14 December 2016
E-commerce is the fastest-growing retail business in Europe and North America, with global sales expected to reach nearly $2 trillion this year. In large part, growth can be attributed to online retail sites becoming more reliable and user-friendly, with much faster shipping.
As a consequence, the holiday season – retailers' biggest time of year – is fast becoming one of the main casualties for brick-and-mortar stores as shopping habits evolve.
Online holiday sales are expected to rise 17% in 2016, which would take its share of total holiday season sales past 10%, a major milestone.
According to a 2016 Deloitte report on US holiday spending, shoppers there will spend half their holiday budget online – a figure that represents another significant turning point in consumer behavior.
The impact, in particular, of big data and predictive analytics on customer outreach is ever-growing and, consequently, retailers are employing more people-centric models – both online and in-store.
E-commerce now goes far beyond simply browsing the web – it has evolved into an end-to-end customer journey, with retail companies boosting online and physical sales by designing new business strategies around customer experience, rather than by channel.

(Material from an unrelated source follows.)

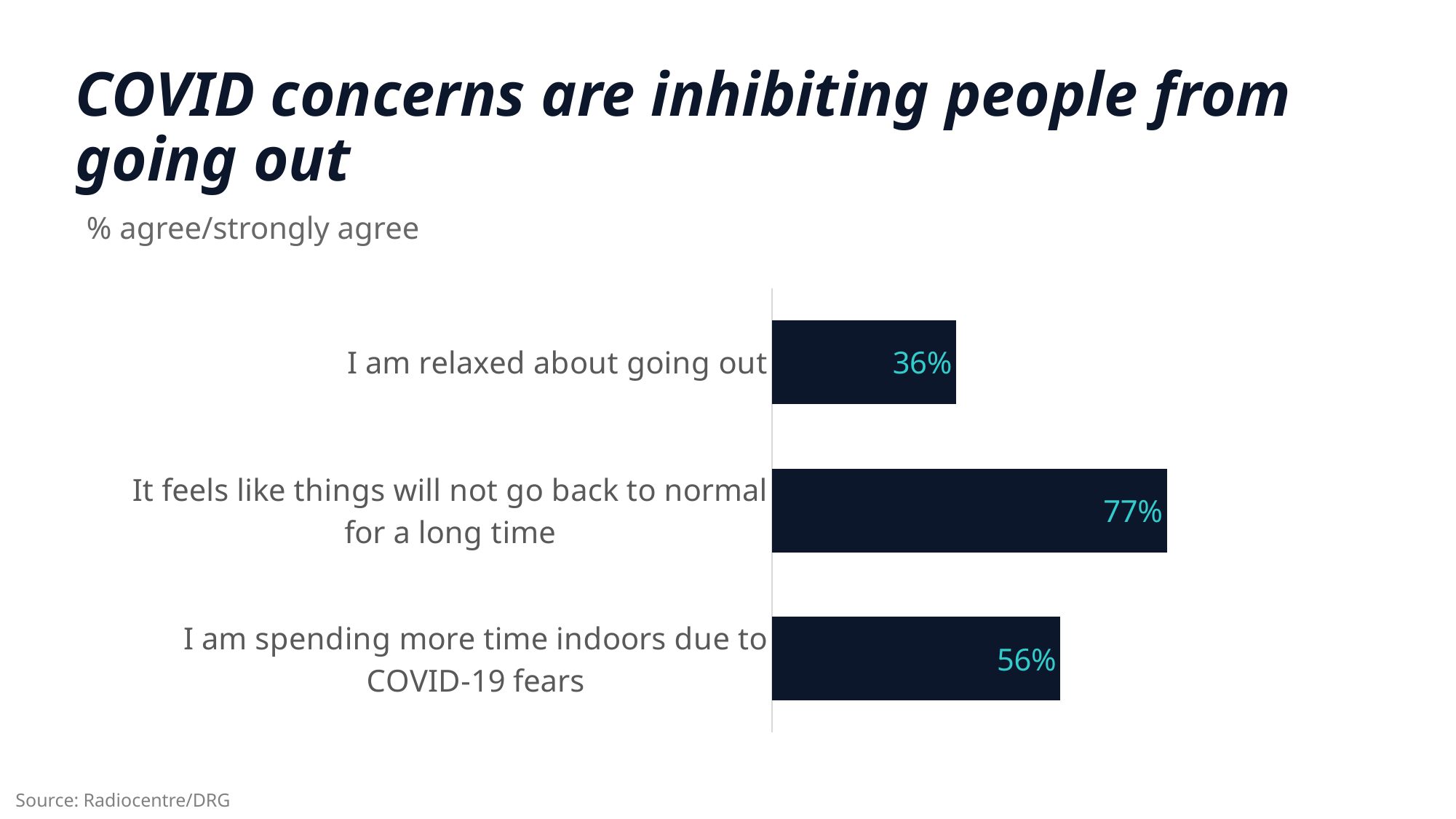
What is the difference in percentage points between "It feels like things will not go back to normal for a long time" and "I am relaxed about going out"? 41 What percentage agree or strongly agree with "I am relaxed about going out"? 36% Which statement has the highest percentage of agreement? It feels like things will not go back to normal for a long time What is the difference in percentage points between "It feels like things will not go back to normal for a long time" and "I am spending more time indoors due to COVID-19 fears"? 21 How many statements are shown in the chart? 3 What percentage agree or strongly agree with "I am spending more time indoors due to COVID-19 fears"? 56% Which has a higher percentage: "I am spending more time indoors due to COVID-19 fears" or "I am relaxed about going out"? I am spending more time indoors due to COVID-19 fears Which statement has the lowest percentage of agreement? I am relaxed about going out What measure does the chart subtitle say the values represent? % agree/strongly agree What is the source cited for the chart data? Radiocentre/DRG What percentage agree or strongly agree that "It feels like things will not go back to normal for a long time"? 77% What type of chart is shown on the slide? Bar chart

For example, Sears Hometown and Outlet Stores (SHOS), a US retailer, has introduced local inventory ads, which target nearby consumers who are looking online at products that the SHOS carries. The ad will show the availability of similar items at any nearby local stores, along with hours of operation and other helpful information like directions. The result: over twice as many store visits.
That said, it is important to note that the top countries for online shopping – China, the US, the UK, Japan and Germany – made up almost 75% of worldwide e-commerce sales in 2015, so there is plenty of room for growth.
Chinese consumers may have spent over $500 billion shopping online in 2015, but that only made up 12% of the country’s total retail spending.
Most emerging markets lag even further behind. Consider India, for example, where only 1.6% of total retail sales were online.
Finally, e-commerce constituted just 6.7% of global retail spending last year – a very modest piece of the pie. As the world keeps going digital, online retailers will be doing what they can to continue redefining the industry and to consolidate more of the retail market.